Friday, October 15, 2010

El Sistema for Dummies?

Wouldn't it be great to have a book, El Sistema for Dummies: a practical, step-by-step approach to development in the United States? If this book were to be published, wouldn't it create a more accessible way to further the El Sistema movement in the U.S.? Though this seems like a promising idea, the answer is emphatically No. To be sure, senior leaders in El Sistema USA, past and current Abreu Fellows, and others who have independently studied El Sistema, are working to create resources and literature that can help inform all who are interested. Furthermore, a forthcoming book by Tricia Tunstall and documentary by Jamie Bernstein will become invaluable resources for El Sistema USA.

However, to publish a Dummies book, or a handy step-by-step manual would belittle an incredible system that has been growing and evolving for over 30 years. I can think of three big problems with such a publication:

1. Every El Sistema inspired program in the U.S. will look, feel, and sound different based on myriad factors including community characteristics and demographics, leadership and partnering organizations, funding sources, and so on.

2. By the time the book would be written, it would be immediately outdated. El Sistema in Venezuela and in the U.S. is constantly adapting and evolving to better serve its mission of social justice through musical excellence.

3. A rigid, top-down approach will never translate into a successful U.S. nucleo. Instead, there must be a careful combination of organizational fluidity with a top-to-bottom commitment to mission, core values, goals, and pedagogy.

Along these lines, I want to briefly address a question that Eric Booth posed in one of his sessions this past Tuesday.

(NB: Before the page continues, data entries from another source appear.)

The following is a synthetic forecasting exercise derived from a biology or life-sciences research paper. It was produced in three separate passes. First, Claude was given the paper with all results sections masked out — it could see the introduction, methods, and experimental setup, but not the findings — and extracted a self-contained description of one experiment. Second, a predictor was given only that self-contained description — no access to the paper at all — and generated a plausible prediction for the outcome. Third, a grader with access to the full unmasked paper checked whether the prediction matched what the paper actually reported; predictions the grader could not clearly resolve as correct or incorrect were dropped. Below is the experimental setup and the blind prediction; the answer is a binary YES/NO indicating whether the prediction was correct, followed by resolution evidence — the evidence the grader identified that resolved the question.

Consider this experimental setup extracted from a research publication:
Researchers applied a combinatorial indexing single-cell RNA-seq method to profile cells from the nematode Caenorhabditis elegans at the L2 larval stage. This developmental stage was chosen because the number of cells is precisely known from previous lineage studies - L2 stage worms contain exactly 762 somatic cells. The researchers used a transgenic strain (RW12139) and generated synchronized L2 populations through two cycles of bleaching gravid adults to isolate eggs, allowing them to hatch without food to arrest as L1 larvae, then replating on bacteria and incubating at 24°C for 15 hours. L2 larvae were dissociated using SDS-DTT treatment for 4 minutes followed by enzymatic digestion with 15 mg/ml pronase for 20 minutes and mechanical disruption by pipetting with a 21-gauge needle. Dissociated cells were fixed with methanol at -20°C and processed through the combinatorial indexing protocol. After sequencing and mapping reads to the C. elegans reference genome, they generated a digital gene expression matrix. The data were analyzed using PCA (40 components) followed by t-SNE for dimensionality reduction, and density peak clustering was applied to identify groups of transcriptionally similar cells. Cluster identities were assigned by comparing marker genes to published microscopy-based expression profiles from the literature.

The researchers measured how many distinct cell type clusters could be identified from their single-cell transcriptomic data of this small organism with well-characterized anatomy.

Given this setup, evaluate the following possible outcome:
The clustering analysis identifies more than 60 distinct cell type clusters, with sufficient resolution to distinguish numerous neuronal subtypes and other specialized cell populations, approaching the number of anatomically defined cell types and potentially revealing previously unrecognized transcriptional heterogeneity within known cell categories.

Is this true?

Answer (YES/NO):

What is the VERB for the El Sistema-related work we are doing in the U.S.? To put it a more Mad Libian kind of way, one of our primary goals is to (verb) El Sistema in the USA. There seems to be a sense that we have yet to come up with just the right verb to properly describe the goal of so many practitioners. Here are a handful that have been suggested, have been used in various publications, and that I have just come up with off the top of my head:

create, reflect, distill, imitate, translate, adapt, build, transcribe, develop, emulate...

I don't know that it is necessary to decide on one, and only one, verb to use, but it certainly exemplifies the difficulty inherent in any attempt to write El Sistema for Dummies. Every day we learn something new, something more, as long as we are willing to learn and be open to new and different ideas. While print and online resources are immensely useful and important to our work, I don't believe there is a direct path to El Sistema in the U.S. This reality is not a hindrance but, to borrow from Ben Zander, an opportunity to revel in the art of possibility.